> **TEXT BLOCK**:
## Begin
UNITED STATES

SECURITIES AND EXCHANGE COMMISSION

WASHINGTON, D.C. 20549

 

 

 

FORM 8-K

 

 

 

CURRENT REPORT

Pursuant to Section 13 or 15(d)

of the Securities Exchange Act of 1934

 

Date of Report (Date of earliest event reported): December 8, 2017 (December 7, 2017)

 

 

 

AUDAX CREDIT BDC INC.

(Exact name of registrant as specified in charter)

 

 

 

Delaware   814-01154   47-3039124

(State or Other Jurisdiction

of Incorporation)

 

(Commission

File Number) 

 

(I.R.S. Employer

Identification No.)

 

 

101 HUNTINGTON AVENUE    
BOSTON, MASSACHUSETTS   02199
(Address of principal executive office)   (Zip Code)

 

(617) 859-1500

(Registrant’s telephone number, including area code)

 

 

 

Check the appropriate box below if the Form 8-K filing is intended to simultaneously satisfy the filing obligation of the registrant under any of the following provisions (see General Instruction A.2 below):

 

¨Written communications pursuant to Rule 425 under the Securities Act (17 CFR 230.425)

 

¨Soliciting material pursuant to Rule 14a-12 under the Exchange Act (17 CFR 240.14a-12)

 

¨Pre-commencement communications pursuant to Rule 14d-2(b) under the Exchange Act (17 CFR 240.14d-2(b))

 

¨Pre-commencement communications pursuant to Rule 13e-4(c) under the Exchange Act (17 CFR 240.13e-4(c))

 

Indicate by check mark whether the registrant is an emerging growth company as defined in Rule 405 of the Securities Act of 1933 (§230.405 of this chapter) or Rule 12b-2 of the Securities Exchange Act of 1934 (§240.12b-2 of this chapter).
## End
> **SUPPLIED DATA**:
## Begin
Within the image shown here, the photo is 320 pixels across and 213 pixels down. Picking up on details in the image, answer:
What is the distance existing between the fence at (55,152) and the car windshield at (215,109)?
## End
> **DIRECTION 1**: According to the Audax Credit BDC filing, on what date did the earliest reported event occur?
> **DIRECTION 2**: Condense the paragraph of the Audax Credit BDC filing that begins "Check the appropriate box below" into a shorter sentence that keeps its main facts.
> **DIRECTION 3**: Please carry the Audax Credit BDC filing forward from its last sentence.

> **FINAL ANSWER 1**: December 7, 2017.

> **FINAL ANSWER 2**: Mark the box if this Form 8-K is also meant to meet the registrant's filing obligation under any of the listed provisions (see General Instruction A.2).

> **FINAL ANSWER 3**:
Emerging growth company x     

 

If an emerging growth company, indicate by check mark if the registrant has elected not to use the extended transition period for complying with any new or revised financial accounting standards provided pursuant to Section 13(a) of the Exchange Act. ¨

 

 

 

 

 

  

Item 1.01 Entry into a Material Definitive Agreement

 

Effective December 7, 2017, Audax Credit BDC Inc. (the “Company”) entered into a subscription agreement (the “Subscription Agreement”) with Mercer Audax Credit Feeder Fund LP (the “Investor”), pursuant to which the Investor has made a capital commitment in respect of the Company’s common stock, par value $0.001 per share (the “Common Stock”), in amount equal to $100 million. In accordance with the Subscription Agreement, the Company may issue Common Stock to the Investor in one or more private placements of up to $100 million at a price of the net asset value per share of Common Stock at the time of one or more drawdowns pursuant to the Subscription Agreement.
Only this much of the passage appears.